Parcerias Público Privadas. Setor dos Transportes Aéreos - 3.º Caso de Insucesso

A privatização da TACV concorre para ser o terceiro FRACASSO de PPP.

O desafio da privatização da TACV foi lançado em 2000. Vicissitudes diversas que não cabe aqui apresentar, nomeadamente a crise da aviação civil desencadeada com o 11 de setembro de 2001, entre outros, ditaram os sucessivos adiamentos do processo de privatização.

No entanto, o equilíbrio financeiro e a sustentabilidade da empresa passaram por sérios abanões durante esse período. A reestruturação da companhia na perspectiva da privatização, conforme recomendação de estudos realizados, havia iniciado, quando, em 2016, se despoletou um processo acelerado de privatização com outros parâmetros.

Tanto quanto se sabe, a assinatura do Acordo de Gestão entre o Governo de Cabo Verde e a Loftleider Icelandic do grupo Icelandair, visando a gestão da Transportadora Aérea Cabo-verdiana (TACV- internacional), foi um dos factos económicos marcantes de 2017.

O contrato de um ano, previa mudanças substanciais no modelo de gestão da empresa assente num plano de negócio acordado entre as partes com o objetivo de, não apenas concluir o processo de reestruturação dos TACV, mas, sobretudo, transformar Cabo Verde num hub de operação aérea no atlântico médio.

Com o acordo assinado, a companhia aérea cabo-verdiana deixou de operar os voos domésticos, continuando a voar apenas a nível regional e internacional.

Não são conhecidos os reais resultados nem o valor acrescentado da reestruturação propugnada e, pelo que foi tornado público, terá havido, um redimensionando com vista à expansão para novas rotas, à medida dos interesses muito específicos da empresa gestora.

O contrato de gestão não foi cumprido no tempo previsto e estendeu-se até dar lugar a um outro contrato, desta feita de compra e venda de 51% da TACV, assinado em Março de 2019.

E quem adquire, por compra, os 51% do capital social da TACV? A Loftleider Cabo Verde, detida em 70% pela Loftleider Icelandic do grupo Icelandair, esta, a mesma com quem foi assinado o acordo de gestão.

O preço de compra/venda foi de 1.318.102,50 € do qual 66,7% (878.735.00 €) foi destinado para a liquidação integral da dívida do Estado, à data, relacionada com a implementação do acordo de gestão e o restante 439.367,50 a ser pago no dia 31 de dezembro de 2019.

Todo o passivo da TACV, contabilizado na ordem dos 105 milhões de euros, foi assumido pelo Estado, através da empresa NEWCO (100% detida pelo Estado), especificamente criada para o efeito. Para a NEWCO foram transferidas todas as dívidas da TACV, das quais 50% estavam garantidas pelo Estado.
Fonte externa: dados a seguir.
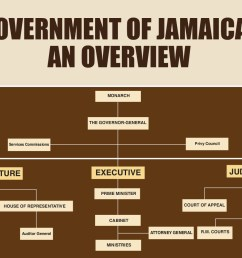 overview of the government of jamaica [ 1439 x 917 Pixel ]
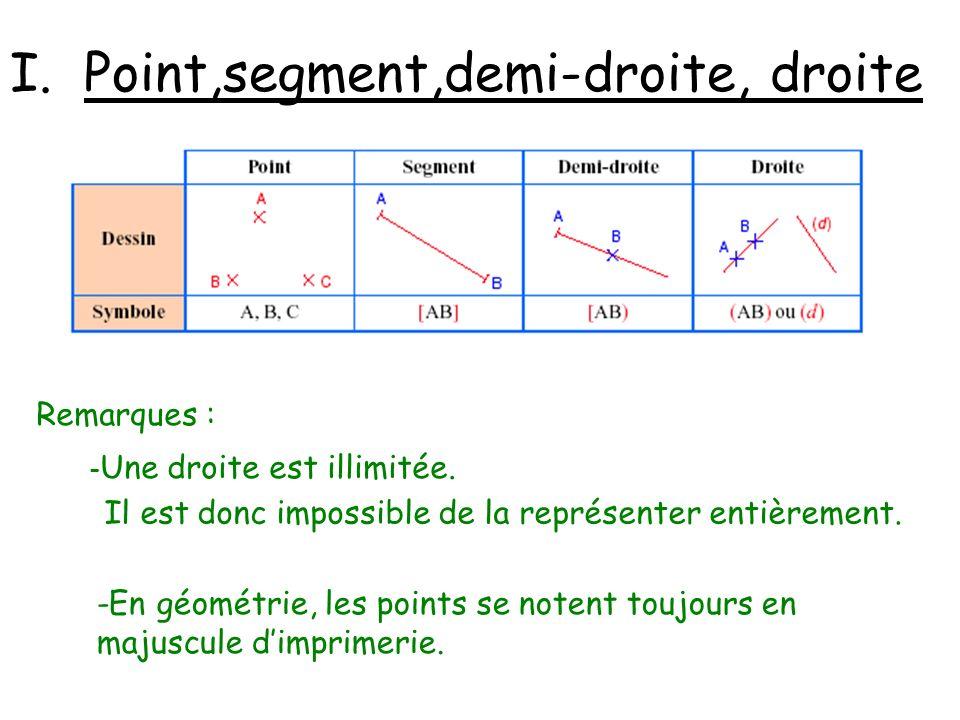 I. Point,segment,demi-droite, droite Remarques : - Une droite est illimitée. Il est donc impossible de la représenter entièrement. -En géométrie, les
Ficou assim consumada mais uma PPP, realizada através da privatização da transportadora aérea nacional. E eis que, uma vez mais, a acionista controladora da companhia, é igualmente designada de parceiro estratégico.

E como surge a Loftleidir Cabo Verde?

Num primeiro momento, por resolução do Conselho de Ministros (setembro de 2018) é anunciada a Loftleidir Icelandic, subsidiária do Grupo IcelandAir, constituída em 2002, como parceiro estratégico identificado para a aquisição das ações representativas de 51% do capital social da empresa.

Mais tarde (Fevereiro de 2019), a Loftleidir Icelandic solicitou e o governo aceitou, que a operação fosse feita não com ela, mas com uma nova subsidiária sua, a Loftleidir Cabo Verde, empresa participada em 70% pela Loftleidir-Icelandic, e em 30% por privados islandeses.

A teia acionista maioritária e controladora da TACV é então constituída pela: Loftleidir Cabo Verde, empresa de registo islandês, subsidiária da Loftleidir Icelandic, esta, por sua vez, subsidiária do Grupo IcelandAir. Não são conhecidas as razões desta alteração, mas trata-se de um arranjo acionista de conveniência para permitir que a Loftleidir Icelandic assumisse o controlo da TACV S.A. sem ser, verdadeira e diretamente, detentora dos 51% de ações.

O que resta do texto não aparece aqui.